あかり、それを不思議そうに見ながら、そばを口に入れる。
紲星あかり「……美味しい!」
あかり、勢いよく具と麺を箸で取り、食べる。
ゆかりの両親、その勢いを見て驚きの顔を浮かべる。
紲星あかり「すごい美味しい! お店みたい!」
ゆかり母「(おそるおそる)本当…?」
紲星あかり「ほんとに! おつゆも美味しい!」
ゆかり父「つゆも自作なんだ」
紲星あかり「作ったの!? つゆって作れるの!?」
あかり、嬉々とそばを平らげていく。
結月家の三人、じっとそれを見詰める。
あかり、その視線に気付く。
紲星あかり「(少し申し訳なさそうに)……あの、ごめんなさい。
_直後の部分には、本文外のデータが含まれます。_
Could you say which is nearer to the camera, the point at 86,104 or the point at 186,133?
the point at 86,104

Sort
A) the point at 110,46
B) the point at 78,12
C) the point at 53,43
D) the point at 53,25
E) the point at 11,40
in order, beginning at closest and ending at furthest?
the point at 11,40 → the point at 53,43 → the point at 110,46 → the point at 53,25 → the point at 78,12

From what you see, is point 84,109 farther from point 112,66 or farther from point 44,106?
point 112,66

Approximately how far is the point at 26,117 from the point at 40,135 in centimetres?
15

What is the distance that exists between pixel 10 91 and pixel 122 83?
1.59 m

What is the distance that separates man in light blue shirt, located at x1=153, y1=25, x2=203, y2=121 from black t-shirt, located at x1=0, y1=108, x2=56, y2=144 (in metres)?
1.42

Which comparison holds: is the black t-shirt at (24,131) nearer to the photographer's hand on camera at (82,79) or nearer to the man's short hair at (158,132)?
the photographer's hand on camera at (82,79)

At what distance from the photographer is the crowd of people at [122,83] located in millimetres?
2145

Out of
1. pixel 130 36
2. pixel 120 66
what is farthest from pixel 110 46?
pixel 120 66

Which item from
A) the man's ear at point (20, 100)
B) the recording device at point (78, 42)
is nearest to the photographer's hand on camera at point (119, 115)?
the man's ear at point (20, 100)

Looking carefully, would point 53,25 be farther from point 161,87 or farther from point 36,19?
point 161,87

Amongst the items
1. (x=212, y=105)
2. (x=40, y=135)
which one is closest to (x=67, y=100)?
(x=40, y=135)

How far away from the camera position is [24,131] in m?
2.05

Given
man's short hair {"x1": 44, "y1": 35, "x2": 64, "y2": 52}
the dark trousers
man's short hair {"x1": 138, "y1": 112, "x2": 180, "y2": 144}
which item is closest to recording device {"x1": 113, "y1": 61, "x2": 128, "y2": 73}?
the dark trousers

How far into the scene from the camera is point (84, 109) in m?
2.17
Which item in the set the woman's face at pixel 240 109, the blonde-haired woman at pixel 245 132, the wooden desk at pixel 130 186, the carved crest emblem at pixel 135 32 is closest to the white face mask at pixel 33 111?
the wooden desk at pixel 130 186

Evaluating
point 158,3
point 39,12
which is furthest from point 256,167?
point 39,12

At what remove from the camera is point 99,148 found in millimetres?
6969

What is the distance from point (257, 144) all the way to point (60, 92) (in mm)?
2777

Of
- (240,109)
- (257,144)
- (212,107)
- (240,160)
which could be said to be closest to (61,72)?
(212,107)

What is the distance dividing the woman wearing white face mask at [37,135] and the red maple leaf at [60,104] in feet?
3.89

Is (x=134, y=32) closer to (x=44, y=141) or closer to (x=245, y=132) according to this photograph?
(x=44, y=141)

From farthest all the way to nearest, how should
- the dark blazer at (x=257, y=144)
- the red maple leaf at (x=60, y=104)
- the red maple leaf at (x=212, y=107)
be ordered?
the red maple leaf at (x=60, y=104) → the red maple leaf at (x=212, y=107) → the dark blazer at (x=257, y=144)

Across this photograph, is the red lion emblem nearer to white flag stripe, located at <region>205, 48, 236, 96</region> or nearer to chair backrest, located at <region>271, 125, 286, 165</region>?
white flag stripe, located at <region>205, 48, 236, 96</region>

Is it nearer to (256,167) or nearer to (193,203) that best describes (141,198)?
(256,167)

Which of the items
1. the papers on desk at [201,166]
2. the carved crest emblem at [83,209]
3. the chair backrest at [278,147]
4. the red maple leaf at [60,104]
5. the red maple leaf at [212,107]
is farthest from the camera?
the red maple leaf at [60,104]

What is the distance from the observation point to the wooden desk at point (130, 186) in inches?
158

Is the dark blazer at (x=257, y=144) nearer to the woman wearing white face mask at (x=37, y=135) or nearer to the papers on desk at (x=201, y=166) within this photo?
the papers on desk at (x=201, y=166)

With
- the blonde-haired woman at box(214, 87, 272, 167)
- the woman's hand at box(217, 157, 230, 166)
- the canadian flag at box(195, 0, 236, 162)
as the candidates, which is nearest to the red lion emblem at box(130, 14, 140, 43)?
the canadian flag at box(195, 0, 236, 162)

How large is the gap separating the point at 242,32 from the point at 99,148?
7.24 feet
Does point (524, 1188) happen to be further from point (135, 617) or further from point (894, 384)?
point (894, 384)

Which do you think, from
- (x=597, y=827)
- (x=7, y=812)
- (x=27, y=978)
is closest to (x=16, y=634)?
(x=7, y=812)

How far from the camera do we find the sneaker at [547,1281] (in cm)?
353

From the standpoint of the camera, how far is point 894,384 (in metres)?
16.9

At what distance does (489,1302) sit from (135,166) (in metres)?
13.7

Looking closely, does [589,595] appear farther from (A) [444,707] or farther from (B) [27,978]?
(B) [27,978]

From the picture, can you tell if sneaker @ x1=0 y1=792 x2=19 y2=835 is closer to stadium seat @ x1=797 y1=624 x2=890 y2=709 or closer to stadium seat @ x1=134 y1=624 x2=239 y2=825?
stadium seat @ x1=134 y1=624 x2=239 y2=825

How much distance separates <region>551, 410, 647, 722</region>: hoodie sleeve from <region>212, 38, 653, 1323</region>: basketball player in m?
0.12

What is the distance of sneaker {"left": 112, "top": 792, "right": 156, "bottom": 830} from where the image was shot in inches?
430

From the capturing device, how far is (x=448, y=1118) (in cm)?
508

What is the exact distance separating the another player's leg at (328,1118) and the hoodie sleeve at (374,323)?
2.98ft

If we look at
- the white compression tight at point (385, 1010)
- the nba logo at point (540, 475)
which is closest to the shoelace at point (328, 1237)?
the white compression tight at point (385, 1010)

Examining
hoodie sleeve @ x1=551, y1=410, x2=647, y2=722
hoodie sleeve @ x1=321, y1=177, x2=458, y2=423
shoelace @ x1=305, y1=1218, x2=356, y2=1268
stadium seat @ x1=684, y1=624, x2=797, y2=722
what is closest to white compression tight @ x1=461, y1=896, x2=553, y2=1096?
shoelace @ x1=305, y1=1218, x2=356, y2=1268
食べ過ぎだった?」
ゆかり母「(涙声で)ううん、違うの。違うの」
ゆかり母、目元を抑える。
ゆかり父、ゆかり母の肩を撫でる。
ゆかり、そんな両親を無表情に眺める。
ゆかり父「ごめんね、気にせずどんどん食べて。なんだったら乾麺も茹でるから」
紲星あかり「あ、いえ、ええっと」
結月ゆかり「あかりさん」
ゆかり、口を開く。
ゆかりの両親、びくりと体を震わせ、娘へ目を瞠る。
結月ゆかり「もっと食べたいですか?」
紲星あかり「(はっきり頷きながら)……食べたい」
結月ゆかり「では私が麺を茹でてきます。引き続きお食事をお楽しみ下さい」
ゆかり、おもむろに立ち上がり、迷いのない動きで台所に消えていく。
あかり、それをぽかんと眺める。
紲星あかり「(不安げに)何か、怒らせちゃった?」
ゆかり父「(憂いを含む優しい声で)いや、大丈夫。私達に気を遣っただけだから」
ゆかり母「(涙を拭い、泣くのをやめながら)うん、気にしなくていいの。ごめんなさい。あの子の言う通り、食事を続けましょう」
ゆかりの両親、箸を進めていく。
あかり、得心のいかない顔を浮かべながら、食事を続ける。